The dedication at the end of Two Girls reads “For my first girlfriend, may our relationship finally rest in peace.” Maggenti admits without hesitation that the film is autobiographical. But not entirely: Unlike the film’s Evie, Maggenti’s mother never literally caught her in bed with a girl.

She modeled Evie on herself, but cast a black actress in the role because she finds movies with all white people “really annoying.”

“I very definitely wanted to create a black female character that was not a celluloid stereotype. Evie is smart, funny, popular, upper-middle-class—all these things are true in real life, we just don’t see examples of them on the screen.”

The households the girls live in are very different in terms of class, race, and sexuality, but both are without men. Evie’s parents are divorced, and she lives with her mom in a large house in the rich part of town. Randy shares a working-class existence with her lesbian aunt and her aunt’s current lover and ex-girlfriend.

Two Girls‘ inception challenges The Player-induced ideas about how movies are made.

Maggenti wrote the script in eight days. She had given her original script, in which the girl had already gotten the girl, to some film reps. They liked it, but wanted to know how the girls had met in the first place. Maggenti told them she’d get them that script, only to find out they were leaving town next week. Perfectly conventional.

Once her script was approved, a good friend gave her an interest-free, two-year loan to start filming. The film was shot in 21 days. By October 1994, she had closed the deal with Fine Line Pictures. Three months later, the film premiered at the Sundance Film Festival, where it was well received.

The entire crew as well as most of the cast was female, which created an ideal working environment, say Hollomon and Parker. Two Girls was the first major feature film for both twentysomething actresses. With Maggenti, the actresses did a lot of preparation to develop their characters and work out how they would interact.

Because Parker had never done a love scene and Hollomon’s one experience had been negative, Maggenti worked to make the two leads feel comfortable. When director and actresses met to choreograph the scene, Parker and Hollomon played a practical joke on Maggenti. When she arrived, they were sitting on the couch casual as can be, “buck naked and smoking cigarettes,” says Maggenti.

“We found the humor in a situation that could have been really awkward,” says Hollomon.

“It was such a different experience working with women. It felt natural and so safe,” Parker recalls, a baby-blue mini ‘fro replacing the long, thick braids she wore for the film.

Maggenti put a lot of thought into how the love scene would be perceived. She even invited her actresses into the editing room to approve the final cut. “It was a real challenge. That’s standard porn fare—two chicks. I wanted to express the innocence of the two characters, while being careful not to exoticize the black female.”

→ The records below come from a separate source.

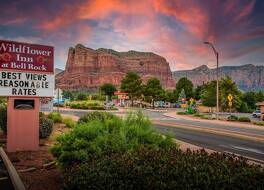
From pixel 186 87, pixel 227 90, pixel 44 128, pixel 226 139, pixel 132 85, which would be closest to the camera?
pixel 44 128

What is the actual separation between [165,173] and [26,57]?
8.31 metres

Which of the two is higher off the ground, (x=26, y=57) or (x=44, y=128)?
(x=26, y=57)

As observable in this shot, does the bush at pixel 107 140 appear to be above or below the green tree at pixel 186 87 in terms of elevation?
below

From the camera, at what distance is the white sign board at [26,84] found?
10195mm

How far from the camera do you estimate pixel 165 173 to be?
158 inches

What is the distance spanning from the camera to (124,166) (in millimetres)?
4367

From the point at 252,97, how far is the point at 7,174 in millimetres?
92713

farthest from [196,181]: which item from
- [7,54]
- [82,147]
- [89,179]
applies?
[7,54]

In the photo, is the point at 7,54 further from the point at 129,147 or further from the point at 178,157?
the point at 178,157

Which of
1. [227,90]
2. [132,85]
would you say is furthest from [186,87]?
[227,90]

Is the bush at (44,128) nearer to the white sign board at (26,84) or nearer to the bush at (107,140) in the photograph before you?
the white sign board at (26,84)

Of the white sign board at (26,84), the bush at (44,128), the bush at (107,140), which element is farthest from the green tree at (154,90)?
the bush at (107,140)

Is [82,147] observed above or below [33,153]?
above

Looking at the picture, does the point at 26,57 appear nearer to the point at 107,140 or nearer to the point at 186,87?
the point at 107,140
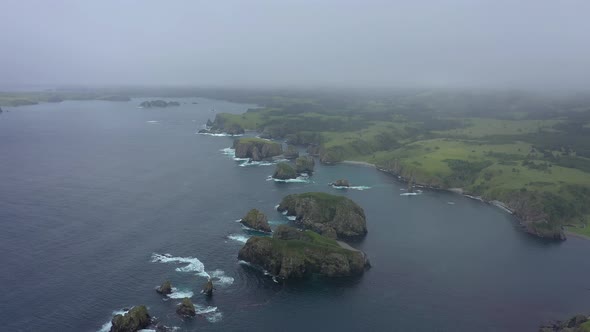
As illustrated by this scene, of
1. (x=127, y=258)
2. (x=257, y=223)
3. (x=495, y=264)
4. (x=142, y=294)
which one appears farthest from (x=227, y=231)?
(x=495, y=264)

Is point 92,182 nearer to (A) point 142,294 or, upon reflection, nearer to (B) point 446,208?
(A) point 142,294

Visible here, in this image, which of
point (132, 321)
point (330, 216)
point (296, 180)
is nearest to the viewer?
point (132, 321)

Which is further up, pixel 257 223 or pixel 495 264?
pixel 257 223

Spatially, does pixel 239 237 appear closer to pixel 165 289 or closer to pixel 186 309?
pixel 165 289

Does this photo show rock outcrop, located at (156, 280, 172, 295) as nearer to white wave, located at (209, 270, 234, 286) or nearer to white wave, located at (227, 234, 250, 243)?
white wave, located at (209, 270, 234, 286)

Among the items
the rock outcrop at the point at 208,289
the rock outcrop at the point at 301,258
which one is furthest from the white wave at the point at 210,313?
the rock outcrop at the point at 301,258

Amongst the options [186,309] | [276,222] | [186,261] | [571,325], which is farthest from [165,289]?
[571,325]
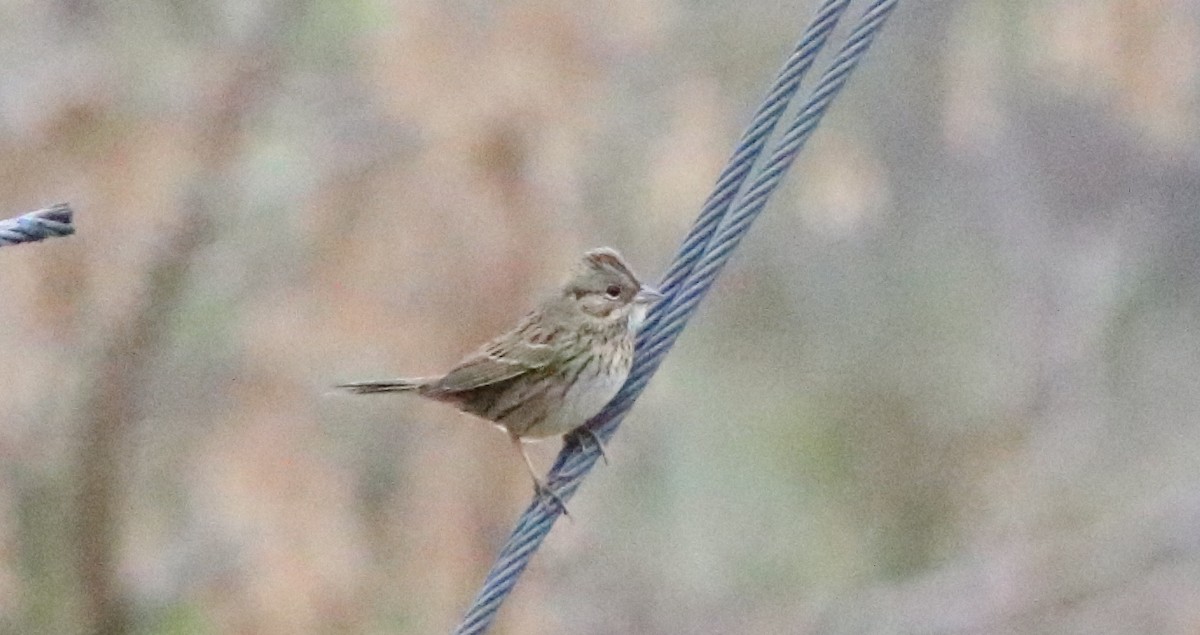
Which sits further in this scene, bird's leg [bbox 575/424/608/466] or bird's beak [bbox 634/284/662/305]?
bird's beak [bbox 634/284/662/305]

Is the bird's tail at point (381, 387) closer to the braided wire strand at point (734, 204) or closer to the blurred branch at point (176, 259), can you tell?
the braided wire strand at point (734, 204)

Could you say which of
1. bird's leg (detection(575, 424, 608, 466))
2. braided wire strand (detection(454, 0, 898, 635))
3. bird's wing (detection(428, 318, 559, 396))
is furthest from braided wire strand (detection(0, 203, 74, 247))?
bird's wing (detection(428, 318, 559, 396))

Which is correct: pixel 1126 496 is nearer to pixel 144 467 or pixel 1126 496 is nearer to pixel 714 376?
pixel 714 376

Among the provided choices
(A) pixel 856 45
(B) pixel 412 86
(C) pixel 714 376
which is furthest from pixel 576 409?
(C) pixel 714 376

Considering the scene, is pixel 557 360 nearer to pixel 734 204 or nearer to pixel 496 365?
pixel 496 365

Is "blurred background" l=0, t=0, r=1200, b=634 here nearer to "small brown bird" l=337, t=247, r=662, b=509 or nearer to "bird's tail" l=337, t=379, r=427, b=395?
"small brown bird" l=337, t=247, r=662, b=509

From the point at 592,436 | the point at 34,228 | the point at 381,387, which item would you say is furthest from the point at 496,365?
the point at 34,228

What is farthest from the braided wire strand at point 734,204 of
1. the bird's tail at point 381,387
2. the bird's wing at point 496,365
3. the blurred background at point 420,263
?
the blurred background at point 420,263
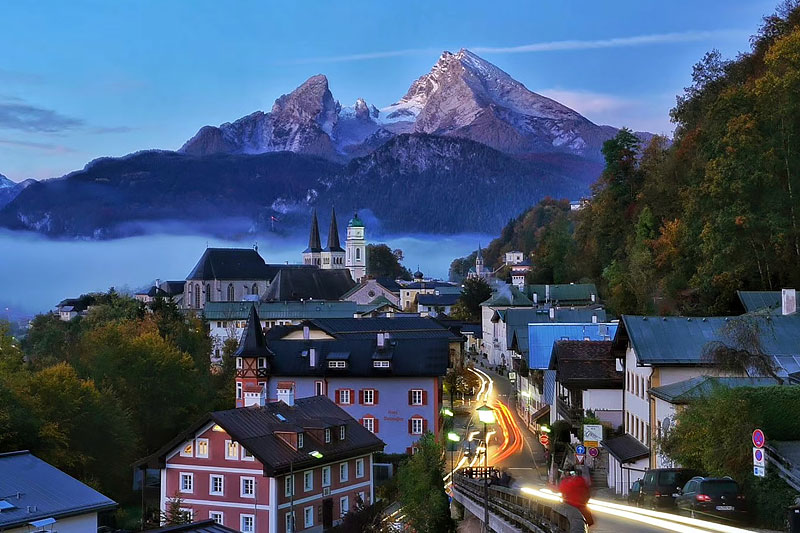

Maggenti notes the irony that a film like Two Girls would emerge at this time, when politically the country is experiencing a shift toward the right. “It represents a real change in culture and society, for women to be able to say, “This is a valid story.’ And this is especially true for the lesbian and gay community.”

At the same time, Maggenti feels that the present political situation doesn’t necessarily represent our society. “I’m as American as Newt Gingrich,” she asserts.

Who’s to decide what is conventional and what should be conventional? As Randy says in the film, “It’s weird when you tell the story of your life. But when you’re in it, it just seems as normal as anything.”